Telles sont les mesures que le Gouvernement soumet à votre approbation. Il reste un point important à préciser. Ces dispositions devront à l'avenir s'appliquer à la ville et au département de Paris. Toutefois, ceux-ci se trouvent déjà, par rapport aux autres communes et départements de France, placés dans une situation particulière qui rend difficile la transposition pure et simple des nouvelles dispositions. Que l'on songe aux règles spécifiques en matière financière, aux problèmes particuliers posés par la gestion des personnels, aux attributions de la préfecture de police, à ce statut spécial qui veut que les institutions départementales et les institutions communales soient les mêmes. Il faut aussi prendre en compte la situation propre de la ville de Paris dans un certain nombre de domaines, qui la distingue des autres communes : statut de la R.A.T.P., de l'Opéra, des Pompiers, etc. On mesure ainsi l'étendue des problèmes à résoudre. Nous ne pouvions pas le faire dans un délai aussi court. C'est la raison pour laquelle nous avons décidé de nous donner un temps d'étude supplémentaire.

Mais l'objectif est clair : il s'agit d'aligner autant que possible Paris sur le droit commun, tel qu'il résultera de la présente loi. Le projet de loi sera déposé sur le bureau de l'Assemblée Nationale avant le 1er janvier 1982.

CONCLUSION

Quand l'ensemble des mesures de décentralisation seront entrées en vigueur, les communes, les départements et les régions pourront choisir et conduire leur action sans entrave, dans le cadre de la loi et du Plan. Un grand nombre des pouvoirs détenus jusque là par l'Etat seront exercés au niveau le plus proche de la vie quotidienne. L'Administration sera rapprochée des administrés.
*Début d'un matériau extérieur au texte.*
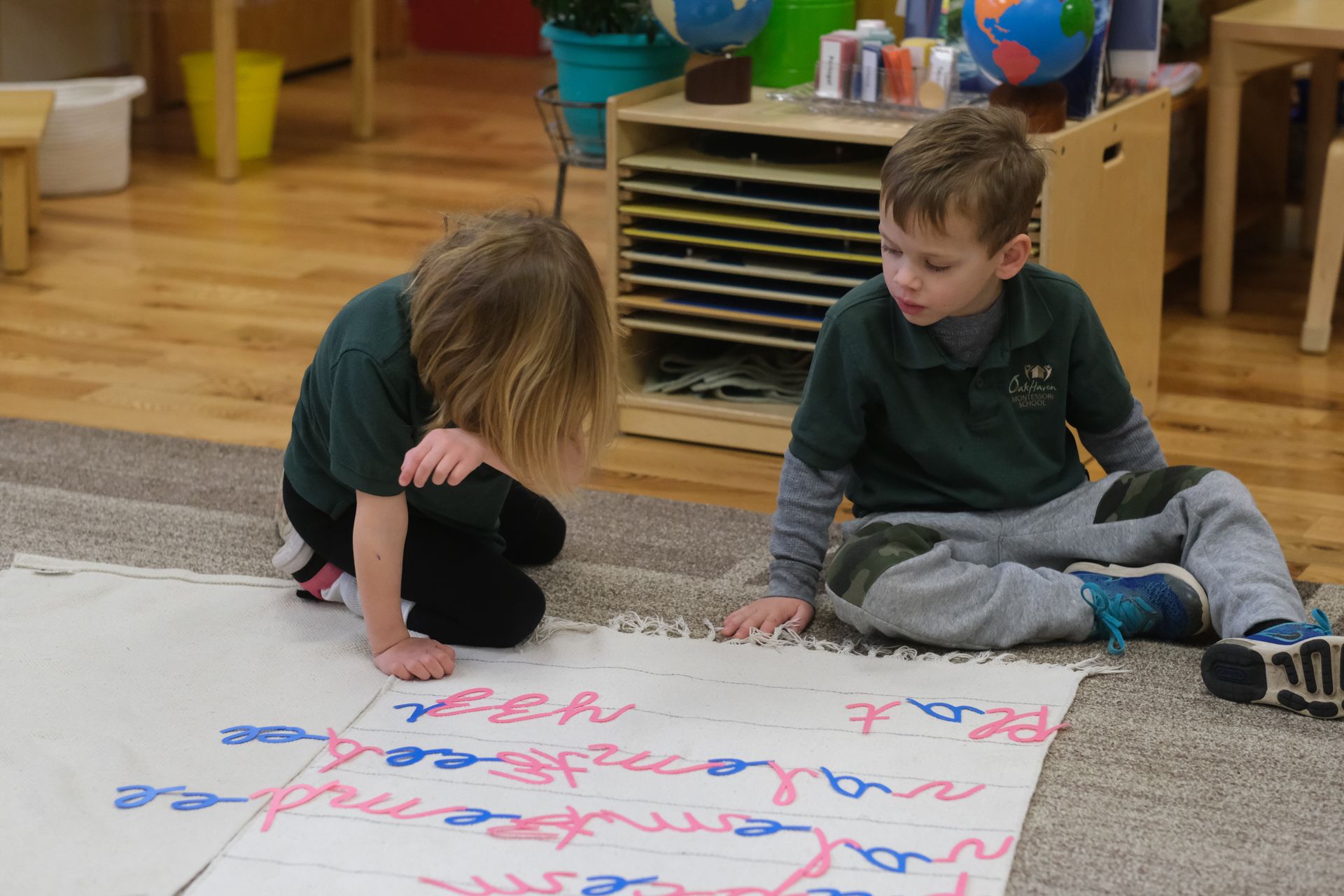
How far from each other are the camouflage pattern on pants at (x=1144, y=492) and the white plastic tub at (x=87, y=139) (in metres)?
2.18

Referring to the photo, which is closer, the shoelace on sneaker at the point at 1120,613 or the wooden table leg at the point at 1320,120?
the shoelace on sneaker at the point at 1120,613

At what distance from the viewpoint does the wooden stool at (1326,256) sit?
6.97 feet

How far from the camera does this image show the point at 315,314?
229 centimetres

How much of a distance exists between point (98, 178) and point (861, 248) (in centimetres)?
182

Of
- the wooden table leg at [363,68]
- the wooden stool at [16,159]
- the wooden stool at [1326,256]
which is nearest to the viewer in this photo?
the wooden stool at [1326,256]

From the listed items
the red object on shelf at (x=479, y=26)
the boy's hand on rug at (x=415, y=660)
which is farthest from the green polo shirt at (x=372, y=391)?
the red object on shelf at (x=479, y=26)

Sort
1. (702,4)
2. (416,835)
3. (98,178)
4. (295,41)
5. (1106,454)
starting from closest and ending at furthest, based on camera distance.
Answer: (416,835) → (1106,454) → (702,4) → (98,178) → (295,41)

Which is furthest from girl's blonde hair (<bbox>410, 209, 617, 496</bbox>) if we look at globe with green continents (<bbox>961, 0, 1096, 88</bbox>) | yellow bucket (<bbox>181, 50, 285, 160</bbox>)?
yellow bucket (<bbox>181, 50, 285, 160</bbox>)

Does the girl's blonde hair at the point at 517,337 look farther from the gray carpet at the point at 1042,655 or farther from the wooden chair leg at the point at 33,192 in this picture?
the wooden chair leg at the point at 33,192

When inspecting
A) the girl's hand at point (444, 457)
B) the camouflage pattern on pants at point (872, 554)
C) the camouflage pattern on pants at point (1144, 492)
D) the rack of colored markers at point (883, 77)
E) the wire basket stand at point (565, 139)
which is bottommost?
the camouflage pattern on pants at point (872, 554)

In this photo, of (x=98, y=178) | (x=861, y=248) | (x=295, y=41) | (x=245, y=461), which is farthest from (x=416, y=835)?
(x=295, y=41)

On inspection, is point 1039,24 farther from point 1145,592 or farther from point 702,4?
point 1145,592

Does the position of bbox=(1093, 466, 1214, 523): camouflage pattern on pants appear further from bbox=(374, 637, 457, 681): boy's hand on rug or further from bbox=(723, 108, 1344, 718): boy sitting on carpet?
bbox=(374, 637, 457, 681): boy's hand on rug

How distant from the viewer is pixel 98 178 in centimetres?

Le Plan national élaboré après consultation des régions assurera la cohésion des actions menées aux différents niveaux et la nécessaire solidarité économique entre régions riches et régions pauvres.

La décentralisation et la déconcentration, en donnant aux régions la possibilité d'être elles-mêmes, d'être fidèles à leurs traditions, à leur langue, à leur culture, et en créant un équilibre harmonieux entre le pouvoir central et les collectivités locales, feront disparaître les causes de conflit. Loin d'affaiblir l'unité nationale, elles la renforceront.

La diversité des majorités politiques, qui ont et auront la responsabilité de la gestion des collectivités territoriales en France, fournira la meilleure des garanties d'équilibre des forces entre le pouvoir central et les communes, les départements et les régions.

Les Municipalités, les Conseils Généraux et les Conseils Régionaux, quelle que soit leur appartenance politique, comme cela a été le cas dans les pays qui ont choisi la décentralisation avant nous, créeront, par leur action concurrente et stimulante, les conditions d'un nouveau développement économique social et culturel de la France.

Il est en effet souhaitable et même nécessaire, que la décentralisation politique et administrative soit accompagnée" d'une décentralisation économique.

Je vous propose à tous, Mesdames et Messieurs les Députés, de vous associer à cette grande entreprise de progrès et de confiance en nos compatriotes, en leurs élus communaux, départementaux et régionaux.

Rassemblons-nous pour donner à ceux qui désormais pourront décider, agir, construire librement, les possibilités de travailler vite et mieux encore que dans le passé, dans l'intérêt de leur commune, de leur département, de leur région et de la France.